/---

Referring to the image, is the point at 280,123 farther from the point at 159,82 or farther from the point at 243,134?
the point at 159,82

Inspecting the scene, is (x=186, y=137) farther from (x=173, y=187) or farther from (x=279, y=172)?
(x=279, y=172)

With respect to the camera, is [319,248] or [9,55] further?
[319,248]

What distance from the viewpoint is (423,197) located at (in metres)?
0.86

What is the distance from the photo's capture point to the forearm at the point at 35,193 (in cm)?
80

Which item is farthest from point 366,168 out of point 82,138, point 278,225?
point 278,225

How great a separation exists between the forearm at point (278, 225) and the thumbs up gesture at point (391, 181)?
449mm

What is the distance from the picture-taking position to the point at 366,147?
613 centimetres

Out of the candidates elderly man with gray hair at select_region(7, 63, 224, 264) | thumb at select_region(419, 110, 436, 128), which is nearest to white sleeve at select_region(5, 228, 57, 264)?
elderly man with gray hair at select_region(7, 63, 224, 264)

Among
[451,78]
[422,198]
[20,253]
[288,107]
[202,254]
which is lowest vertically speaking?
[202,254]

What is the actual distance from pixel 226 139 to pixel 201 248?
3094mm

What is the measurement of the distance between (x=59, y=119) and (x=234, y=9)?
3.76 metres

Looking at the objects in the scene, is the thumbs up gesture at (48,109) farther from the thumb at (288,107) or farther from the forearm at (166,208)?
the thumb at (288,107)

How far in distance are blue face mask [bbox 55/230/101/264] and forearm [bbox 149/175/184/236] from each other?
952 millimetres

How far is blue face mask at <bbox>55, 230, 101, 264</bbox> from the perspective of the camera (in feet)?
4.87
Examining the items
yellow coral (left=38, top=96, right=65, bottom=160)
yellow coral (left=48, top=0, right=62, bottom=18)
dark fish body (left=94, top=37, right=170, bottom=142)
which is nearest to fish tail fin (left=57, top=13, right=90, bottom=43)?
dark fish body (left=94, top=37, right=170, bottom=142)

\---

**Instructions for the task**
Only the lines from the one containing "Looking at the" to the end of the data should be printed, exactly as they stand.

**Task solution**
Looking at the objects in the scene, is the thumbs up gesture at (48,109) farther from the thumb at (288,107) or farther from the forearm at (166,208)?
the thumb at (288,107)

How far in distance are blue face mask [bbox 55/230/101/264] and forearm [bbox 149/175/184/236] from each other?
952 millimetres

How far is blue face mask at <bbox>55, 230, 101, 264</bbox> from the perspective of the camera (in feet)?
4.87
Examining the items
yellow coral (left=38, top=96, right=65, bottom=160)
yellow coral (left=48, top=0, right=62, bottom=18)
dark fish body (left=94, top=37, right=170, bottom=142)
which is nearest to fish tail fin (left=57, top=13, right=90, bottom=43)?
dark fish body (left=94, top=37, right=170, bottom=142)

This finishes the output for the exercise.